What you have to do —
Reproduce word for word the part of the passage on Trinity's Disability Service starting with "If Treanor’s life" and going on through "awareness, he says.".

Source document —
######

In the summer, Trinity became the first university in Ireland to install concealed, cantilevered wheelchair lifts. There is a quiet pride about Treanor as he describes managing to change how “College’s buildings work”. Now, the Disability Service is set to move into Trinity’s newest hub, Printing House Square. Treanor is palpably excited. “It’s going to be brilliant”, he says. “It’s our own space. It is going to be quite dynamic because we’re hoping to open it out to the community. We want people to start coming in and using our facilities.”

If Treanor’s life seems busy enough running the service, he also makes significant time for meeting students – the part of the job he describes as his favourite – and for research. Generally speaking, he says, his own specialist field is neurodiversity, and he operates closely with students with autism, exploring issues surrounding sensory overload. Treanor says even something as small as the consistent clicking of a pen can represent sensory overload to someone with autism. It’s a matter of raising awareness, he says.

######

Dataset entries —
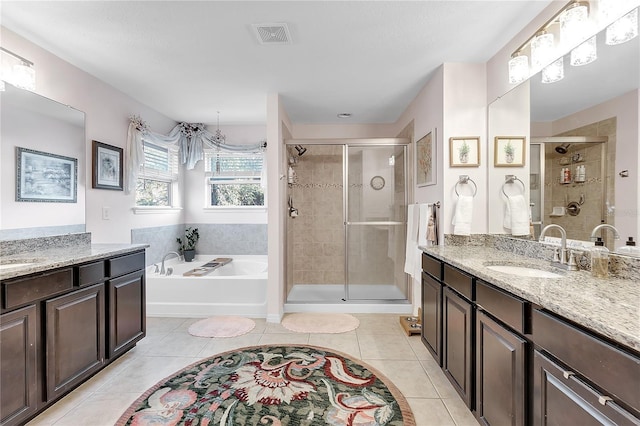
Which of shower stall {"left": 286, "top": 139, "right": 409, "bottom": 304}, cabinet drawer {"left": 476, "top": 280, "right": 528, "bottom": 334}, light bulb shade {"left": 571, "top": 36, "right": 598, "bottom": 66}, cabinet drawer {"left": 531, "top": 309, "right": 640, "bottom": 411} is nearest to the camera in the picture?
cabinet drawer {"left": 531, "top": 309, "right": 640, "bottom": 411}

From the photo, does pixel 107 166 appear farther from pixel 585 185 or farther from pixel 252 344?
pixel 585 185

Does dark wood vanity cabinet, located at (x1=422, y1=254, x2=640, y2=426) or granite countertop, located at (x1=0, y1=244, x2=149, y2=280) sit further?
granite countertop, located at (x1=0, y1=244, x2=149, y2=280)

######

Written solution —
If Treanor’s life seems busy enough running the service, he also makes significant time for meeting students – the part of the job he describes as his favourite – and for research. Generally speaking, he says, his own specialist field is neurodiversity, and he operates closely with students with autism, exploring issues surrounding sensory overload. Treanor says even something as small as the consistent clicking of a pen can represent sensory overload to someone with autism. It’s a matter of raising awareness, he says.